Jezzie erwiderte nichts, meistens ließ sie Sinder einfach weiterquasseln.
»Ich meine, ich weiß noch, wie wir das in der Schule gelernt haben, bloß hat das damals kein Schwein interessiert. Foto-was? Aber denk doch mal, sie wandelt Licht in Essen um. Licht wird Energie wird Nahrung wird wieder Energie. Das ist wie … also …«
»Wie ein Wunder«, brummte Orc.
»Nein«, sagte Jezzie. »Ein Wunder wäre es, wenn es bei Unkraut nicht genauso funktionieren würde.
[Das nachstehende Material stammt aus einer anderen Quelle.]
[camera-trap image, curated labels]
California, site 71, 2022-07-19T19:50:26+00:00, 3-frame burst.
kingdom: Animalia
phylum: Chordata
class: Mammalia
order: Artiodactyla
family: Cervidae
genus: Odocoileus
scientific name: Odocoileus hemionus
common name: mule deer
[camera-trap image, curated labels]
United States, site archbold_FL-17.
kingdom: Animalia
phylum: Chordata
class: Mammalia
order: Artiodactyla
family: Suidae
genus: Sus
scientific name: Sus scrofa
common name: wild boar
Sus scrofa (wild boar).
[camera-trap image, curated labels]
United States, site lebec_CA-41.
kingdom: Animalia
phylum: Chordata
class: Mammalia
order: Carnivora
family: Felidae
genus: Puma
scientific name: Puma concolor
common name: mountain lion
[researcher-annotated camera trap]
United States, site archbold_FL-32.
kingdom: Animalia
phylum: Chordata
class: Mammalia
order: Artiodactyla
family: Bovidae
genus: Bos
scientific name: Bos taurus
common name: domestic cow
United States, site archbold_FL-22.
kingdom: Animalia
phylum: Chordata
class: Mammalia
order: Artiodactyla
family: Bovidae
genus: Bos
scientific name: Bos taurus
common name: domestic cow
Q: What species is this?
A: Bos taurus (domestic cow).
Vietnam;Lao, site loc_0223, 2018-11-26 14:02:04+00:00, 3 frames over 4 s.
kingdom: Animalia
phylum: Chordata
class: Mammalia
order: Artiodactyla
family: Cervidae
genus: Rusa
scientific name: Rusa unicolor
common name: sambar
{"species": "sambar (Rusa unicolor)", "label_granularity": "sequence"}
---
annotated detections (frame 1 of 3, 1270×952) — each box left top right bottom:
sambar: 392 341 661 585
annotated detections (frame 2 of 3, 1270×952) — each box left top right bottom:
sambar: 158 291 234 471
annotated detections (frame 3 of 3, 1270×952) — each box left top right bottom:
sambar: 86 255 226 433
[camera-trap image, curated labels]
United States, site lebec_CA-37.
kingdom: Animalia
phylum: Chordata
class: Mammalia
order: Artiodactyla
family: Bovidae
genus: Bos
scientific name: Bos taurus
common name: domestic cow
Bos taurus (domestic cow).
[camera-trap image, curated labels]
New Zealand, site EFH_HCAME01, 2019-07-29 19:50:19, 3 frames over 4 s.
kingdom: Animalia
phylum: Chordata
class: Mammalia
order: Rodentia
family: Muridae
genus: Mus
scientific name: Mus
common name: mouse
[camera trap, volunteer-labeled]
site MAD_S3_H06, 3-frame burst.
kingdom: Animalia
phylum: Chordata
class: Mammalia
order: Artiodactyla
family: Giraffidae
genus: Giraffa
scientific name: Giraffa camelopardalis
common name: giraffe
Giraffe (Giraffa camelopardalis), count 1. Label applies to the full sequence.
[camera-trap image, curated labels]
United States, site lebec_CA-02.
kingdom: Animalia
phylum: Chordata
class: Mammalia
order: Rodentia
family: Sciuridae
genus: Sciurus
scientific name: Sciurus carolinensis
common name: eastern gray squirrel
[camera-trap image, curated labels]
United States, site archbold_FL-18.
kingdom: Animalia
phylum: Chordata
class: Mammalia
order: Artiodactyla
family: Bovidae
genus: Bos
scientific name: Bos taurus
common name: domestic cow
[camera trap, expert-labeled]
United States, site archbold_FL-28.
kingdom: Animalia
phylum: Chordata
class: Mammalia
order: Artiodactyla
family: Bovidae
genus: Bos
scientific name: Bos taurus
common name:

Dann wäre es ein Wunder.« Sie hatte eine Wurzel entdeckt, die ihr nicht gefiel, und zerrte daran. Dabei schnaufte sie vor Anstrengung.
»Soll ich das für dich ausreißen?«, bot Orc an.
»Nein, nein, nein!«, riefen beide Mädchen gleichzeitig. Orc trug keine Schuhe, aber hätte er welche getragen, hätte er für seine Riesenlatschen wahrscheinlich Größe fünfundfünfzig in Extrabreit gebraucht.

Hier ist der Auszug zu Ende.